▸ Task to carry out:
Gather every line from the records below that contains the string "picture".

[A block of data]
────────────────
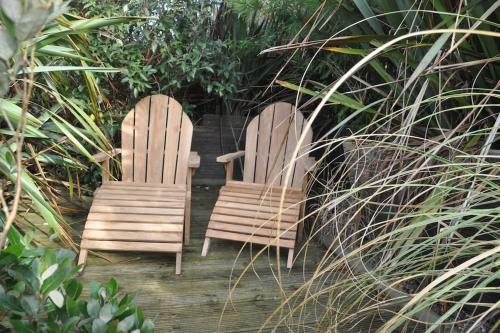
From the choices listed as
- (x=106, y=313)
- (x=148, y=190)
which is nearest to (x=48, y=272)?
(x=106, y=313)

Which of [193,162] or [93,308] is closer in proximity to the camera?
[93,308]

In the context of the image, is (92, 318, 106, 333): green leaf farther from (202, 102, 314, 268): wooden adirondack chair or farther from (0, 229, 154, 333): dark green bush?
(202, 102, 314, 268): wooden adirondack chair

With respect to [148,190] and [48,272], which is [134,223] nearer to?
[148,190]

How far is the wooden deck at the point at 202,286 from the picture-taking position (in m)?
2.26

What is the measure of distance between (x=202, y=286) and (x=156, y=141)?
4.18 feet

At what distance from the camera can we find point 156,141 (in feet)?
11.1

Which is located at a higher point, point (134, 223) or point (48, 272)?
point (48, 272)

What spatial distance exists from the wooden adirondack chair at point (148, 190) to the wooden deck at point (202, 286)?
0.46 feet

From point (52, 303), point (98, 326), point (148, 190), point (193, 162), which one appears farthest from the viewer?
point (148, 190)

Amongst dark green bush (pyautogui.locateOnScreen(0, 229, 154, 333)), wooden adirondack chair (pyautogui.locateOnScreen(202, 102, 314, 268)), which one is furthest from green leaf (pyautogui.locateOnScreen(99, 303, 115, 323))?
wooden adirondack chair (pyautogui.locateOnScreen(202, 102, 314, 268))

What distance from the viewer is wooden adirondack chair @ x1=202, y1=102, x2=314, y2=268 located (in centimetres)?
291

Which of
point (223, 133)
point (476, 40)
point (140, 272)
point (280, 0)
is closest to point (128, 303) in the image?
point (140, 272)

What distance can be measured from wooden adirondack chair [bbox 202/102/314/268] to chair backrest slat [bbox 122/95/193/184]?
1.28ft

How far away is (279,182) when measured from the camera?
11.6ft
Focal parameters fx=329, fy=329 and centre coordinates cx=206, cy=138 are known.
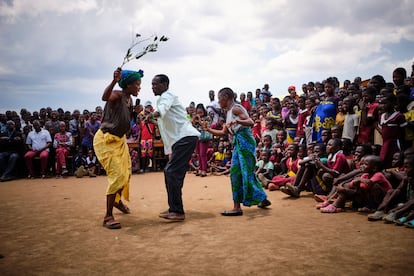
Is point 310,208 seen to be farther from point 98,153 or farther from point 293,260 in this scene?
point 98,153

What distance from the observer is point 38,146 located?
10734 millimetres

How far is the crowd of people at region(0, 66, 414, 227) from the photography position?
480cm

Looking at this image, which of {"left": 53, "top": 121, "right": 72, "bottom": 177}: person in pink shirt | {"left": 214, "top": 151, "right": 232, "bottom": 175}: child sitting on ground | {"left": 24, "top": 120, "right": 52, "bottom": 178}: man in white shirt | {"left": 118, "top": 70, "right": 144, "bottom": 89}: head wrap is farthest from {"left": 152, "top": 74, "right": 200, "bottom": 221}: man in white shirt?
{"left": 24, "top": 120, "right": 52, "bottom": 178}: man in white shirt

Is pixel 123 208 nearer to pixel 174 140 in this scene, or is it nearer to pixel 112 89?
pixel 174 140

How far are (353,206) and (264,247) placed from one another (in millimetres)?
2548

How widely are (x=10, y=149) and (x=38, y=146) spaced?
0.98m

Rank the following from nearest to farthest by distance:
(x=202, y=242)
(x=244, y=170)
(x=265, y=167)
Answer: (x=202, y=242), (x=244, y=170), (x=265, y=167)

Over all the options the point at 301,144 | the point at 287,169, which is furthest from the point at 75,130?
the point at 301,144

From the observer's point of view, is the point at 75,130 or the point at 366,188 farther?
the point at 75,130

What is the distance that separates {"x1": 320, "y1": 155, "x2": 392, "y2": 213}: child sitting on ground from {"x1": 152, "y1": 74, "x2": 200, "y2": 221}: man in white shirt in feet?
7.18

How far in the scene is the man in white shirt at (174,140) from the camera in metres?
4.64

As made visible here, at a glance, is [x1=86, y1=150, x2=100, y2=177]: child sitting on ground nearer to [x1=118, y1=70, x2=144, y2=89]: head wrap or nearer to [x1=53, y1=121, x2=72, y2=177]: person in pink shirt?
[x1=53, y1=121, x2=72, y2=177]: person in pink shirt

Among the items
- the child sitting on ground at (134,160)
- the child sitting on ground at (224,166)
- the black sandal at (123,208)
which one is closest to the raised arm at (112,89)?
the black sandal at (123,208)

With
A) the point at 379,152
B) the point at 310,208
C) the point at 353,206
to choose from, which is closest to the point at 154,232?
the point at 310,208
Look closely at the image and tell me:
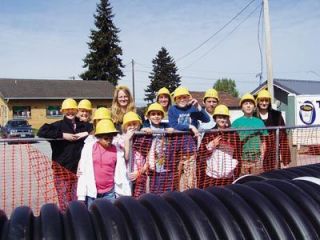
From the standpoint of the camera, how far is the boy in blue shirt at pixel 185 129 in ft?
18.4

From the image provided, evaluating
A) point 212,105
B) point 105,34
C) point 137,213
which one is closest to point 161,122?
point 212,105

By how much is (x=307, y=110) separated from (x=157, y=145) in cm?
1076

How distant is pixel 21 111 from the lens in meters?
49.0

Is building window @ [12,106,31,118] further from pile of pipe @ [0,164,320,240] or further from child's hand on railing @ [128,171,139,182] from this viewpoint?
pile of pipe @ [0,164,320,240]

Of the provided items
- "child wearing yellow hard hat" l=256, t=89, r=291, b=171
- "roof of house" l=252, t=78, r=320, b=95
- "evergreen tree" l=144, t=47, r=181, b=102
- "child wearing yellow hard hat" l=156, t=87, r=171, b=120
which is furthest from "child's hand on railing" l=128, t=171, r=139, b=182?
"evergreen tree" l=144, t=47, r=181, b=102

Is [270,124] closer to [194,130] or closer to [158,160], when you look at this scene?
[194,130]

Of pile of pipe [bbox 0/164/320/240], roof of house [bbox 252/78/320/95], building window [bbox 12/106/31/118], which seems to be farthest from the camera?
building window [bbox 12/106/31/118]

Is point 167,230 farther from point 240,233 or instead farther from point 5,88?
point 5,88

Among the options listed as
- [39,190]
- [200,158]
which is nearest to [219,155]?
[200,158]

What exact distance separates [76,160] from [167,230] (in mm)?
2378

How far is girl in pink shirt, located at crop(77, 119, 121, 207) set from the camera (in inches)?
184

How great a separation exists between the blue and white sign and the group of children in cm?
917

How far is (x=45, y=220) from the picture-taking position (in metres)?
3.12

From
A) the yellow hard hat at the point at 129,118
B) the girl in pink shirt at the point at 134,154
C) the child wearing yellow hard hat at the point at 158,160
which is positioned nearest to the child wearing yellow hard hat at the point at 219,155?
the child wearing yellow hard hat at the point at 158,160
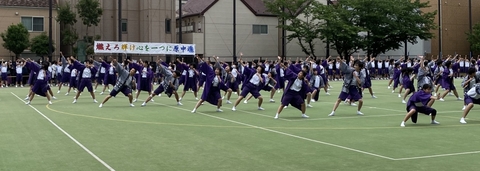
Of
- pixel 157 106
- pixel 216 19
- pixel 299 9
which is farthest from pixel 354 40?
pixel 157 106

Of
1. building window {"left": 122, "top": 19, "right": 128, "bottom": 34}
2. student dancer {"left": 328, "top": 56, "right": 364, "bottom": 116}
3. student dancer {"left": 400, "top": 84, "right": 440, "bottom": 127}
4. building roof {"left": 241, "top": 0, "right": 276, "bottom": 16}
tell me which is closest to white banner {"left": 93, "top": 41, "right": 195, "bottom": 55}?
building window {"left": 122, "top": 19, "right": 128, "bottom": 34}

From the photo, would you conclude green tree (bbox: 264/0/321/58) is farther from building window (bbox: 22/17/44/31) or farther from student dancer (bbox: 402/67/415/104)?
student dancer (bbox: 402/67/415/104)

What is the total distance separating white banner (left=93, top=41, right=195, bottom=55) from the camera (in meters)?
41.1

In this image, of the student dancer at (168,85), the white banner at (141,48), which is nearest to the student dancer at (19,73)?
the white banner at (141,48)

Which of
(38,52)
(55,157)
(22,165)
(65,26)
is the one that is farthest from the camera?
(65,26)

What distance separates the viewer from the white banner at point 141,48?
135 feet

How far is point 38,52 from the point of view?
155ft

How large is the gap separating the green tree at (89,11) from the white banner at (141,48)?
7051 millimetres

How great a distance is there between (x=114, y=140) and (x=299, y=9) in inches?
1711

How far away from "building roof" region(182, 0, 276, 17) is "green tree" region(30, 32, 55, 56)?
1473 cm

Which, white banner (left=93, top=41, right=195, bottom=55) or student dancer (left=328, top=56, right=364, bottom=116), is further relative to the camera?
white banner (left=93, top=41, right=195, bottom=55)

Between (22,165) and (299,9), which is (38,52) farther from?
(22,165)

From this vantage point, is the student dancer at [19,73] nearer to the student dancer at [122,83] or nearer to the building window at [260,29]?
the student dancer at [122,83]

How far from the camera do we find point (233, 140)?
12469 millimetres
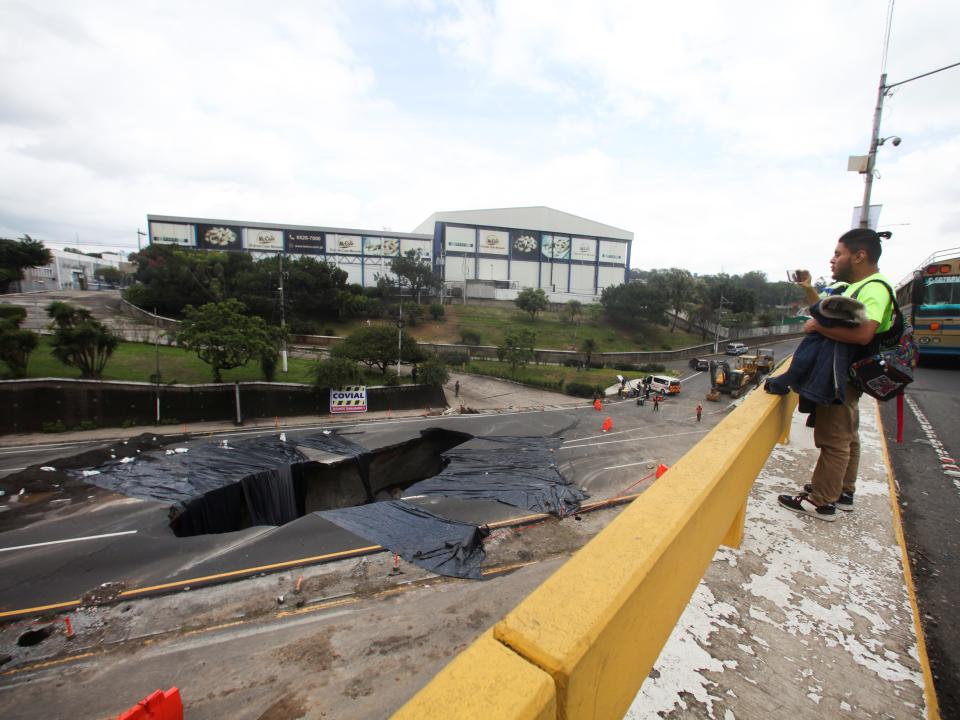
────────────────
▸ Result of the task:
How far is the wooden deck at the point at 202,286 from the picture-taking position (in m)?
How far is (x=45, y=220) from the picture-taking position (in metres)?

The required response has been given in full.